Dış Kaynaklı Proje Süreçleri Yönetim Sistemi
İnsan kanser vakalarının yaklaşık yarısında TP53 geninin mutasyona uğradığı görülmektedir. Bu genin kodladığı p53 tümör baskılayıcı protein, hücre döngüsü, senesans ve apoptozdaki çok önemli görevlerinden dolayı “genomun koruyucusu” olarak adlandırılır. R175, G245, R248, R249, R273, R282 mutasyonları kanserlerde en sık görülen sıcak nokta p53 mutasyonlarıdır. Kanser hücrelerinde yüksek miktarda ifade edilen mutant p53 proteinleri, tümör oluşumuna hem tümör baskılama görevini kaybederek hem de yeni kazandığı onkogenik görevlerle iki koldan sebebiyet verir. TP53 geninin mutasyona uğraması en ölümcül primer malign tümör olan glioblastomanın ilerlemesi ile ilişkilendirilse de bu sıcak nokta mutasyonlarının kazandığı yeni onkogenik görevlerin glioblastoma üzerine etkileri yeterince araştırılmamıştır. Literatürde mutant p53 proteinleri ile ilgili çok sayıda yüksek etki faktörlü dergilerde yayınlar vardır ancak bu altı sıcak nokta p53 mutant proteininin, mutant p53 ile ilişkilendirilen görev kaybı ve/veya yeni görev kazanımı konusunda aynı genetik glioblastoma arka planında eş zamanlı kıyaslamasının yapıldığı hiçbir yayın bulunmamaktadır. Bu nedenle, bu proje önerisinde “Her sıcak nokta p53 mutasyonun glioblastoma hücrelerinde görev kaybı ve/veya yeni görev kazanımı aynı derecede midir?” araştırma sorusunun cevabının bulunması amaçlanmaktadır.
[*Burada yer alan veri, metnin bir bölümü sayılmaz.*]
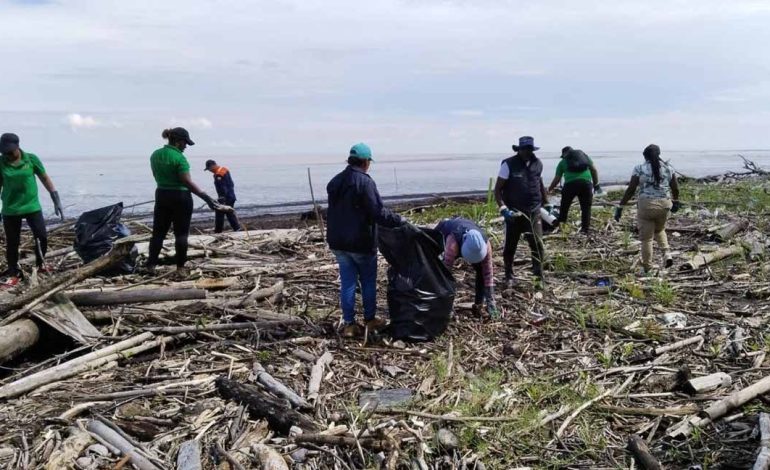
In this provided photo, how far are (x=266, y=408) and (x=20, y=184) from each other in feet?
17.2

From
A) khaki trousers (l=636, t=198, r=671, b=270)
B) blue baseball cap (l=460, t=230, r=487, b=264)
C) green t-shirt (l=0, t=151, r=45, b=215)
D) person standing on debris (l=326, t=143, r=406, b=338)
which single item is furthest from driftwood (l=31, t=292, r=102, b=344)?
khaki trousers (l=636, t=198, r=671, b=270)

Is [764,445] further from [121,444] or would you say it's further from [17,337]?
[17,337]

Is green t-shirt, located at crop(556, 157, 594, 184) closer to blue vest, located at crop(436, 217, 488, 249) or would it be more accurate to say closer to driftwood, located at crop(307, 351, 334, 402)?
blue vest, located at crop(436, 217, 488, 249)

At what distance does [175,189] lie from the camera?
786cm

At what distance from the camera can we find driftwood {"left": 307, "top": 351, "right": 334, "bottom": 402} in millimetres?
4891

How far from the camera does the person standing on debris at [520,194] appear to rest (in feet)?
25.5

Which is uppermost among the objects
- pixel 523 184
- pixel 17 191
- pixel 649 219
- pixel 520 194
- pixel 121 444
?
pixel 17 191

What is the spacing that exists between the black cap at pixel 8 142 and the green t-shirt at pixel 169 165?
1.62 metres

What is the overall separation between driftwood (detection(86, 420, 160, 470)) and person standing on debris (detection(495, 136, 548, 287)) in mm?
4956

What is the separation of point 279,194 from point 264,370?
88.2 ft

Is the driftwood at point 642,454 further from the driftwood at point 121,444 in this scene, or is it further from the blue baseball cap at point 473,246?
the driftwood at point 121,444

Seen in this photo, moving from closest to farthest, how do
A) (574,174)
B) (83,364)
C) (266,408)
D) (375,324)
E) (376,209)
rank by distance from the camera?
(266,408) → (83,364) → (376,209) → (375,324) → (574,174)

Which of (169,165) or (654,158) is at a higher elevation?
(169,165)

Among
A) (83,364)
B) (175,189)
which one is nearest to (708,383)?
(83,364)
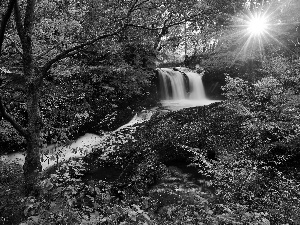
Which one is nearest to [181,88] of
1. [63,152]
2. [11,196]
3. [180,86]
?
[180,86]

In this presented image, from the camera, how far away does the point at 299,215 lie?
4.64 metres

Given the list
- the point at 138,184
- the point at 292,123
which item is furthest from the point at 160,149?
the point at 292,123

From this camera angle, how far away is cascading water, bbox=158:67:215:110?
58.4ft

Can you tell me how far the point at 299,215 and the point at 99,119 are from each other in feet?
28.4

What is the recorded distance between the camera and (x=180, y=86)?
1895cm

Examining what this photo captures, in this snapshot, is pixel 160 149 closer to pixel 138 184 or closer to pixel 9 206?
pixel 138 184

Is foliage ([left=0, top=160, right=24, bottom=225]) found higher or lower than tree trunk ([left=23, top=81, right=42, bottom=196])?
lower

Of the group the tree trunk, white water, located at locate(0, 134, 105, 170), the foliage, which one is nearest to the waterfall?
white water, located at locate(0, 134, 105, 170)

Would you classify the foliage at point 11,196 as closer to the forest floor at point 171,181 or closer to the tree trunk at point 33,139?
the forest floor at point 171,181

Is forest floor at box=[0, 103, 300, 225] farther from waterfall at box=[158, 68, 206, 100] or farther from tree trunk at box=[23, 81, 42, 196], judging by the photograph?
waterfall at box=[158, 68, 206, 100]

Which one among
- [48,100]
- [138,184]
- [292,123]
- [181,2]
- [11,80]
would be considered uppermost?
[181,2]

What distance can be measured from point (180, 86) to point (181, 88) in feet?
0.58

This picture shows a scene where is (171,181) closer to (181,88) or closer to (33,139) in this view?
(33,139)

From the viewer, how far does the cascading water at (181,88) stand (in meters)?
17.8
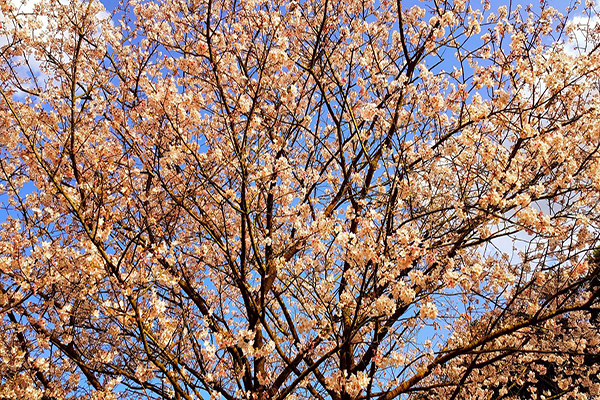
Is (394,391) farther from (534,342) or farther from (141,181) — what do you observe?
(141,181)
Bu amaca ulaşabilmek için, TP53 geni U87 insan glioblastoma hücre hattının genomundan CRISPR/Cas9 genom düzenleme metoduyla her iki alelde de silinerek p53 proteini ifade edilmeyen U87 p53-/- hücre hattı üretilecektir. Sonrasında bu üretilen hücre hattında, R175H, G245S, R248Q, R249S, R273H ve R282W mutant p53 proteinleri ayrı ayrı eksojen olarak aşırı miktarda stabil olarak ifade edilecektir. Yabanıl tip p53 ifade eden U87, üretilen U87 p53-/- ve ayrı ayrı bu sıcak nokta mutantlarını aşırı ifade eden U87p53-/- hücreleri paralel olarak görev kaybı ve onkogenik yeni görev kazanımı açısından kıyaslanacaktır. Görev kaybının tümör baskılama ve kazanılan yeni görevlerin kontrolsüz hücre bölünmesi, migrasyon, invazyon ve kemoterapiye direnç olduğu düşünülürse kanserin seyir hızını etkileme potansiyeli mutasyonun hangi sıcak nokta mutasyonu olduğuna göre farklılık gösterebilir. Bu seyir hızı tanısı konulduktan sonra beklenen hayatta kalma süresi sadece 3 ay olarak öngörülen glioblastoma için çok önem arz etmektedir.